Yes, the situation about Queen's US compilations has always been confusing. Let's clear things up.

About our figures:

  • GH (original, 1981) sold 4.27m with the 2004 WWRY edition included
  • GH 2 (original, unreleased in the US) sold 150k (imports)
  • GH 1&2 sold 1.175m
  • PC sold 1.55m
  • Classic Queen sold 3.7m
  • GH (US, 1992) sold 7.47m

No double counting, and no merging apart from GH 1981 + GH 2004. This can be debatable, it would be better to split everything on next update I suppose.

Now, the RIAA certs are kinda messy. About PC, it was the same album certified in 2005 and 2012, so 'only' 2xP total, it then went 5xP in 2021 for 1.67m boxes sold. It's consistent with our 1.55m estimate from an earlier date.

Certifications from GH are bogus though. Former awards of Classic Queen (3xP up to 2002, 3.7m sales now) and GH (8xP up to 2006, including the original plus 1992) were fine if we pass on the dubious merge of GHs.

The new ones make little sense though since it appears they haven't merge the albums the same way as before. The 1981 can't be at 9xP if we don't add the 1992 release that is now listed aside at 5xP, and that one sold much more than 5m.

| Provided records |
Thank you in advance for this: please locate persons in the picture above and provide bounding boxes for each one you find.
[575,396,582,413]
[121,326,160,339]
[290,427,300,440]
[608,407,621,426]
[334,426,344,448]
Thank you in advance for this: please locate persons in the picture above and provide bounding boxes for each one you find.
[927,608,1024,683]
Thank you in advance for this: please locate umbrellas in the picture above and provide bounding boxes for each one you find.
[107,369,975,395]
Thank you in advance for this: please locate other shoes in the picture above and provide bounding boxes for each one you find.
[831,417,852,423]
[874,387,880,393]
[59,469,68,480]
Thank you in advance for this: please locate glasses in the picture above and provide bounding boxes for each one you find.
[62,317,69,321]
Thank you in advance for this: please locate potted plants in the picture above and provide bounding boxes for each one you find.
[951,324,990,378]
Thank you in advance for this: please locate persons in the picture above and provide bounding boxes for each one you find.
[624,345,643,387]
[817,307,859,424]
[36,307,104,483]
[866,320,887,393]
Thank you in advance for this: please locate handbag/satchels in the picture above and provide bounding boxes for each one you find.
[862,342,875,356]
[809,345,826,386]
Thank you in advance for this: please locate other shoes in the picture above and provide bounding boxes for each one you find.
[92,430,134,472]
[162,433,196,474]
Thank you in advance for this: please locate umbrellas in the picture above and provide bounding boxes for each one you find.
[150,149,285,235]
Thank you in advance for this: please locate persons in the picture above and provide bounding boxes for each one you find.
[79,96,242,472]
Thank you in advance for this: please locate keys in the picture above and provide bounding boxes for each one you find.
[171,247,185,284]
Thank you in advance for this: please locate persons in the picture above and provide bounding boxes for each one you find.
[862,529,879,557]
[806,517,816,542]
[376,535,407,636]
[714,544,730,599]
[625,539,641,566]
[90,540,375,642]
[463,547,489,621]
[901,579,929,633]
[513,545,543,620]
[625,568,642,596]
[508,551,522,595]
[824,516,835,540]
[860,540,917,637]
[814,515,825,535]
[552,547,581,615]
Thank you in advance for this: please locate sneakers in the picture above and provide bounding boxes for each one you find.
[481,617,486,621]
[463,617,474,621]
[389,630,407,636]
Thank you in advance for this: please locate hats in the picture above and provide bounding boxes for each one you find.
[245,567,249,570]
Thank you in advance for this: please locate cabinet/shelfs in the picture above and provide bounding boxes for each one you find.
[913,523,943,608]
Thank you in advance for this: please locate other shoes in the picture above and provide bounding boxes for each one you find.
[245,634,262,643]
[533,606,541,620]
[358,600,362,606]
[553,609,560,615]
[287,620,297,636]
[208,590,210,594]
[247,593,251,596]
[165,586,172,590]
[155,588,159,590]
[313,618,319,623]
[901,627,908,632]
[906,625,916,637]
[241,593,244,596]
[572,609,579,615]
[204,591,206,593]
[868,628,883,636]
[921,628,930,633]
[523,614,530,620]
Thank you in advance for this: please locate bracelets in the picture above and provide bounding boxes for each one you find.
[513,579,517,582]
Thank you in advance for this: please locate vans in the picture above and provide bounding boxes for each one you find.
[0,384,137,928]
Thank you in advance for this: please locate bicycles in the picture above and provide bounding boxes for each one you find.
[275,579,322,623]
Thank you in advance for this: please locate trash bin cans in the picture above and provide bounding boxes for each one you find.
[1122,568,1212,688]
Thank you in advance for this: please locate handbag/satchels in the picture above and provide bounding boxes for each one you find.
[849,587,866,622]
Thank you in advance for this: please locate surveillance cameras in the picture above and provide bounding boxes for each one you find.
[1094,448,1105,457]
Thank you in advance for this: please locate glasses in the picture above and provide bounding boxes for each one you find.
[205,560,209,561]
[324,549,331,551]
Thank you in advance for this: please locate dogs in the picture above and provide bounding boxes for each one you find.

| Direction A |
In the Queen sales post, how many copies did the 1992 US edition of GH sell?
| Direction B |
According to the Queen sales post, why do the new GH certifications make little sense?
| Direction C |
Copy the part of the Queen sales post between "Certifications from GH" and "more than 5m.", inclusive.

| Right answer A |
7.47 million copies.

| Right answer B |
They don't seem to merge the albums the same way the earlier awards did. The 1981 release can't be at 9xP unless the 1992 release is added to it, yet the 1992 release is now listed separately at 5xP even though it sold much more than 5 million.

| Right answer C |
Certifications from GH are bogus though. Former awards of Classic Queen (3xP up to 2002, 3.7m sales now) and GH (8xP up to 2006, including the original plus 1992) were fine if we pass on the dubious merge of GHs.

The new ones make little sense though since it appears they haven't merge the albums the same way as before. The 1981 can't be at 9xP if we don't add the 1992 release that is now listed aside at 5xP, and that one sold much more than 5m.